The company announced on Thursday that it had delivered 497.099 vehicles in the three-month period ended September. This is up 7.4% compared to 462,890 vehicles a year ago, and far above the expectations of Wall Street, which was for 443,919 cars.

Model 3 compact sedans, as well as its most popular Model Y crossovers, accounted for 481,166 of the deliveries. The automaker will report its quarterly results on Tuesday, October 22.

According to Troy Teslike an independent Tesla researcher, the strong demand for the refreshed Model Y has helped boost sales in China.

In September, it began delivering the six seat Model Y L to China. This family-oriented variant is designed to boost demand in the largest EV market in the world.

Europe, on the other hand, was a weak point as competitors aggressively promoted plug in hybrids. Meanwhile, Chinese EV brands began gaining ground on a hyper-competitive marketplace.

According to the Automobile Manufacturers' Association of the region, the company's European sales in August fell by 22.5% compared to a year ago, reducing its market share from 2.5% to just 1.5%.

Visible Alpha projects that Tesla will deliver 1.61 million vehicles in 2025, which is roughly 10% less than 2024. Tesla must deliver 389.498 vehicles during the December quarter in order to meet this projection.

Rivian, a smaller competitor, lowered its midpoint forecast for annual deliveries on Thursday, but exceeded estimates for quarter-end deliveries due to an increase in demand by buyers eager to take advantage tax credits.

MUSK AND TESLA

Musk's wealth is largely derived from his Tesla holdings. A recent rise in the stock price of the company helped him surpass the $500 billion mark Wednesday. This boosted his position as the richest person on the planet.

The board of directors has proposed that shareholders vote on a new award for the CEO. This could give Musk 12% ownership in the company worth up to $1 trillion if certain performance and valuation goals are met. These include delivering 20,000,000 vehicles within a 10 year period.

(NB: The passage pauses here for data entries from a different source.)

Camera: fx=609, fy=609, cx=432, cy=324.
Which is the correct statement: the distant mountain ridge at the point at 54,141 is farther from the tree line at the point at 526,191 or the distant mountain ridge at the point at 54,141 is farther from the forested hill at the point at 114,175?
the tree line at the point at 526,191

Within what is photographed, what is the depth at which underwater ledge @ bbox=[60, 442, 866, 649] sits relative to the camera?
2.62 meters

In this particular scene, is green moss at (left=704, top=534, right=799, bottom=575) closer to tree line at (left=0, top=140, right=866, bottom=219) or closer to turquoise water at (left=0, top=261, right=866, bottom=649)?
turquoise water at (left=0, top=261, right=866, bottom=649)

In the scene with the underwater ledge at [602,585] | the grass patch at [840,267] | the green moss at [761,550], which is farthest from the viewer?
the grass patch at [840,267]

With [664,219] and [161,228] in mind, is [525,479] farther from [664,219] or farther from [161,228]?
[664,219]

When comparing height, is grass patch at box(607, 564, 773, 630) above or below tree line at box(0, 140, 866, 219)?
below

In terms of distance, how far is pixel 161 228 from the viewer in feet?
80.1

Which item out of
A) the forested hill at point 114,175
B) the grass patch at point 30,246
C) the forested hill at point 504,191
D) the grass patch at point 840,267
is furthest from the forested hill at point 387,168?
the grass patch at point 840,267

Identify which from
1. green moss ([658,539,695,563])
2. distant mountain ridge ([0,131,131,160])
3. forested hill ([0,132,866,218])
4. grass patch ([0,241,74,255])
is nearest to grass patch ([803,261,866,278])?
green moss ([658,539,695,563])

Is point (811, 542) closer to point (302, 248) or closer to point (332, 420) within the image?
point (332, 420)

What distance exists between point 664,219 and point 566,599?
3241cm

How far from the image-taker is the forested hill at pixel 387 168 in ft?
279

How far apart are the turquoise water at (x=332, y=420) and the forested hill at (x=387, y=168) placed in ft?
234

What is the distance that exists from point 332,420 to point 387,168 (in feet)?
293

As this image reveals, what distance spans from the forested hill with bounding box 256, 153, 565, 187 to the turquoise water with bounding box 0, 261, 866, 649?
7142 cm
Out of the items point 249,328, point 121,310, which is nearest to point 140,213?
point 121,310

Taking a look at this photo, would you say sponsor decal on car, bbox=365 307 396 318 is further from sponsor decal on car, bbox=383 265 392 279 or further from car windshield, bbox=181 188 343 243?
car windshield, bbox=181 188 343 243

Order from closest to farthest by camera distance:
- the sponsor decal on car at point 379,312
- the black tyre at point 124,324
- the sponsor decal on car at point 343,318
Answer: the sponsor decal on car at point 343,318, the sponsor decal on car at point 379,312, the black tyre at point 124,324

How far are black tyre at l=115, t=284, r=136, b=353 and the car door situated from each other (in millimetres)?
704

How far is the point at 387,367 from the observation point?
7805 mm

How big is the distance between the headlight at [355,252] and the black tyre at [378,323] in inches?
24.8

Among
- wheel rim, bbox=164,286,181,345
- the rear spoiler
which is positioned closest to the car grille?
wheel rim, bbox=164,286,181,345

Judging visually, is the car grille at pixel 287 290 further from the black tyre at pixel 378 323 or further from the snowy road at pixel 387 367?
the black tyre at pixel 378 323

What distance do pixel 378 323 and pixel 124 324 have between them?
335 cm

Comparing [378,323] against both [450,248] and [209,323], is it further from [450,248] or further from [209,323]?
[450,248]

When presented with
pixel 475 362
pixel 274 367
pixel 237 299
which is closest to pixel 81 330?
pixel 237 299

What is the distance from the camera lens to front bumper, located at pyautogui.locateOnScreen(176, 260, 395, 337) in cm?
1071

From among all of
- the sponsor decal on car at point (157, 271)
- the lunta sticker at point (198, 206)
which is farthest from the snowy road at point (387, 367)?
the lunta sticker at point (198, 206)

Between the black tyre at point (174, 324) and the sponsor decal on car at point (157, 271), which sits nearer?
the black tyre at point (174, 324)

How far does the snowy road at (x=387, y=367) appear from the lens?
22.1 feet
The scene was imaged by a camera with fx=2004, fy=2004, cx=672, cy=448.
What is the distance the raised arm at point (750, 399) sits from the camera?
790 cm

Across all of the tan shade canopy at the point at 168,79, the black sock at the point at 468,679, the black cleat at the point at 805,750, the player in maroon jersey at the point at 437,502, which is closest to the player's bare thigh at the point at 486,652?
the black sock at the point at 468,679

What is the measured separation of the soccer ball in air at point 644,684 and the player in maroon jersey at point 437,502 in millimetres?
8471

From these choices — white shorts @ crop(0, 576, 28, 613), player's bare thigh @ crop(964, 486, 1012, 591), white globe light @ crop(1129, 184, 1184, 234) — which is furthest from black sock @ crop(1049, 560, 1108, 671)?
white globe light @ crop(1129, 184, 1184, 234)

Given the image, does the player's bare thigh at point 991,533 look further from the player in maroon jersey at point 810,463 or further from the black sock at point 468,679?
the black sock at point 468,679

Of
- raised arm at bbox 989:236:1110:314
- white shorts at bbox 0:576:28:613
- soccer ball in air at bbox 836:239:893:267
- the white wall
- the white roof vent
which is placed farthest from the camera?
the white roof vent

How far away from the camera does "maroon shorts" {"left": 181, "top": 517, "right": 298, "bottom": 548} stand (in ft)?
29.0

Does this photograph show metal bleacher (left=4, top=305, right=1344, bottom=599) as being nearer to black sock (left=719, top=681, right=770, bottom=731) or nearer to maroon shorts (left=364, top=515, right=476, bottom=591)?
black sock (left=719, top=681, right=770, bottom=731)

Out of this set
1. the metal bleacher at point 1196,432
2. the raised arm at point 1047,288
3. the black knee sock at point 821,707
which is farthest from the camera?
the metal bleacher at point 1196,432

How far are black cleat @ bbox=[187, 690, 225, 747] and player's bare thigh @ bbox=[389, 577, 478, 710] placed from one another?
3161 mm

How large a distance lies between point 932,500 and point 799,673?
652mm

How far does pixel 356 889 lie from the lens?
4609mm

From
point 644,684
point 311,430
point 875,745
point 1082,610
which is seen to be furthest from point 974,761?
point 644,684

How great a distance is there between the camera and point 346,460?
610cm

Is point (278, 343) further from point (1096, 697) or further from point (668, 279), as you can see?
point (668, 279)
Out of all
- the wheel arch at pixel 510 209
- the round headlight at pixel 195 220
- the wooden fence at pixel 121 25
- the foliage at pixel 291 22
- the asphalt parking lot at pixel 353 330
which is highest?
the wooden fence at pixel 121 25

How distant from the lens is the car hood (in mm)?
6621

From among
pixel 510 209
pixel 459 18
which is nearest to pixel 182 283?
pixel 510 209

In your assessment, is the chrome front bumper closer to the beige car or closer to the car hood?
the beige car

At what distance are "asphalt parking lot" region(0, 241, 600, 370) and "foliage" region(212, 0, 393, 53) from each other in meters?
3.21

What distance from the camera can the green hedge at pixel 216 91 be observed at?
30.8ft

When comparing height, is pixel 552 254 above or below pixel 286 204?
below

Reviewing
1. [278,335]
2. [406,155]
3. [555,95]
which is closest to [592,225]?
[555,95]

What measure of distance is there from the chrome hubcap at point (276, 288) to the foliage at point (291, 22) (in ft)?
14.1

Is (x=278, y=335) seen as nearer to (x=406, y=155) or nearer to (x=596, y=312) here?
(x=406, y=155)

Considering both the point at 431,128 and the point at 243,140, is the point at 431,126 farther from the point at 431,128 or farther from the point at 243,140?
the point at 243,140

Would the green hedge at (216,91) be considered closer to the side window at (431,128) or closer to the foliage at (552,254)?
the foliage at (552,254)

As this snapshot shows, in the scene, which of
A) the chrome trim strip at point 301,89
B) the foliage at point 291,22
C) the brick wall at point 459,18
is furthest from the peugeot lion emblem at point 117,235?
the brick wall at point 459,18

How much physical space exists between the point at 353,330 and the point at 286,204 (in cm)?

The billionaire has positioned Tesla as more of a technology company rather than an EV manufacturer by focusing on AI based self-driving system, robotaxis, and humanoid robotics.

Cheaper Models

Tesla has delayed the launch of the Model Y, a lower-cost variant, in the U.S. by several months. The plan is to eventually build the variants in China and Europe.

Tesla announced in June that the company had built "first builds" but that they would begin selling the vehicles in the fourth quarter, and increase production slower than expected.

Analysts say that Tesla's ability cushion a slowdown after the credit crunch will be heavily dependent on its push to lower-priced model.

Matt Britzman is a senior equity analyst at Hargreaves Lansdown and personally owns Tesla stock.

Sources told us earlier this year that the stripped-down model is intended to be about 20% cheaper to manufacture than the refreshed Model Y. It could scale up to around 250,000 units a month in the U.S.